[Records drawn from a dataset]

--- START ---

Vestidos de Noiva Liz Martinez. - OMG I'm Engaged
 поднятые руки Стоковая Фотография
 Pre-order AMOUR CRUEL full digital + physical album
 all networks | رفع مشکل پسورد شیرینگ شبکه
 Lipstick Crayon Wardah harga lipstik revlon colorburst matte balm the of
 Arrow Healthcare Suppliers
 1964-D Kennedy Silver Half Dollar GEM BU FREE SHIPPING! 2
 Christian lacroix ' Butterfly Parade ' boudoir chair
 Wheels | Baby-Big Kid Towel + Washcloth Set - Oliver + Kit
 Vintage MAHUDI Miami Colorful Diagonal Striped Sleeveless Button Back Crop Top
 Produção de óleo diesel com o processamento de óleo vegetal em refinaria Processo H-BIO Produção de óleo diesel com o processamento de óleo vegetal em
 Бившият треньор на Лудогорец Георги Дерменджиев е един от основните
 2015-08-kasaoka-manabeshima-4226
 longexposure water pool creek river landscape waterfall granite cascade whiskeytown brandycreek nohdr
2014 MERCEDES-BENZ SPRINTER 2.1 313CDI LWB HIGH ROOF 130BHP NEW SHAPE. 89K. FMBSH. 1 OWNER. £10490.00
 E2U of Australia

--- END ---

Please give back only the lines between the first line of the entries and the line with "Christian lacroix '", both ends included, word for word.

ANSWER TO THE PROBLEM:
Vestidos de Noiva Liz Martinez. - OMG I'm Engaged
 поднятые руки Стоковая Фотография
 Pre-order AMOUR CRUEL full digital + physical album
 all networks | رفع مشکل پسورد شیرینگ شبکه
 Lipstick Crayon Wardah harga lipstik revlon colorburst matte balm the of
 Arrow Healthcare Suppliers
 1964-D Kennedy Silver Half Dollar GEM BU FREE SHIPPING! 2
 Christian lacroix ' Butterfly Parade ' boudoir chair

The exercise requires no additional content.